_OBJECTIVE 1_.
From the solar streaming write-up, set down the passage from "This side project" to "Apache Kafka (Dockerized)".
_OBJECTIVE 2_.
Using the solar streaming write-up, decide whether each statement agrees with it. Answer yes or no and quote the deciding words. (a) Kafka runs in Docker. (b) The pipeline uses three Kafka topics. (c) Each script instance acts as a simulated weather station.

_SELECTED TEXT_.

* Begin *

Real-Time Solar Plant Data Streaming with PyFlink and Kafka

📘 Overview

This side project simulates real-time streaming of solar plant data using Python, Apache Kafka, and Apache Flink. The aim is to build an end-to-end streaming pipeline that mimics telemetry from solar power plants, with generator and environmental data ingested, processed, and made ready for downstream analytics or dashboards (e.g., Grafana).

🛠️ Components

Python Simulation Scripts
Each script instance acts as a simulated solar plant. These producers emit two types of data:
- Generator Metrics
- Weather Metrics
Apache Kafka (Dockerized)
Acts as the message broker. Two Kafka topics are used:
- generator-topic
- weather-topic
Apache Flink (PyFlink)
Processes streaming data from Kafka. Performs aggregations, joins, time-based windowing, and calculates derived metrics.

* End *

_COLLECTED DATA_.
* Begin *

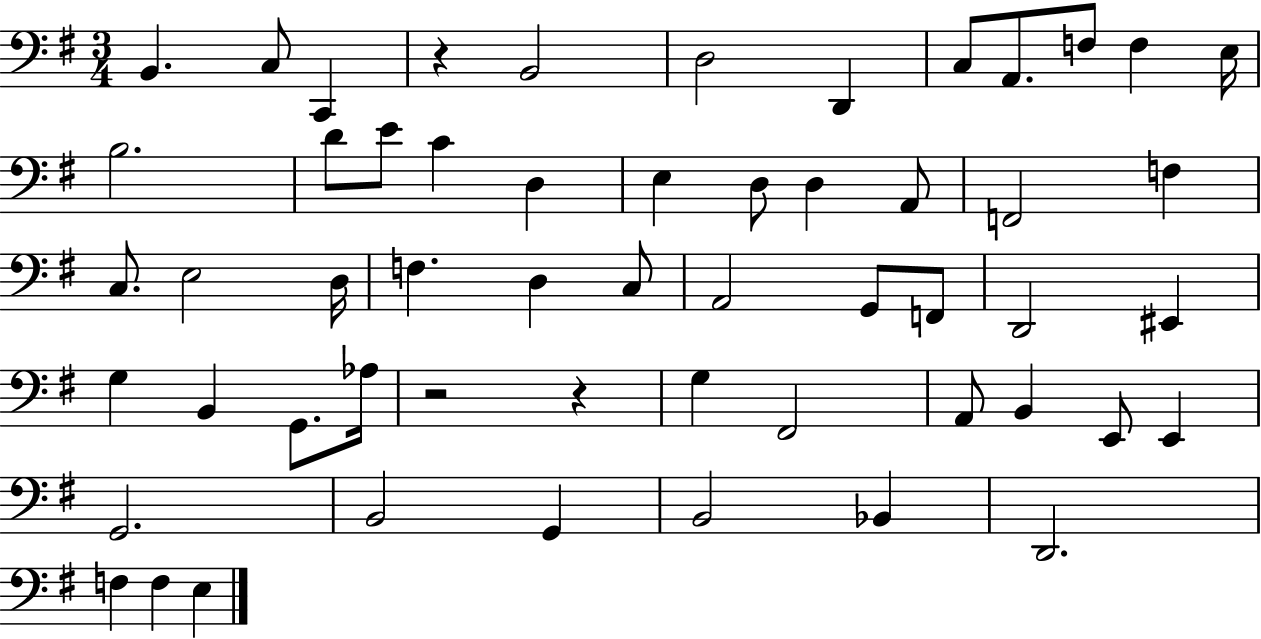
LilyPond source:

* End *

_TASK SOLUTION 1_.
This side project simulates real-time streaming of solar plant data using Python, Apache Kafka, and Apache Flink. The aim is to build an end-to-end streaming pipeline that mimics telemetry from solar power plants, with generator and environmental data ingested, processed, and made ready for downstream analytics or dashboards (e.g., Grafana).

🛠️ Components

Python Simulation Scripts
Each script instance acts as a simulated solar plant. These producers emit two types of data:
- Generator Metrics
- Weather Metrics
Apache Kafka (Dockerized)

_TASK SOLUTION 2_.
(a) Yes: "Apache Kafka (Dockerized)"
(b) No: "Two Kafka topics are used"
(c) No: "Each script instance acts as a simulated solar plant."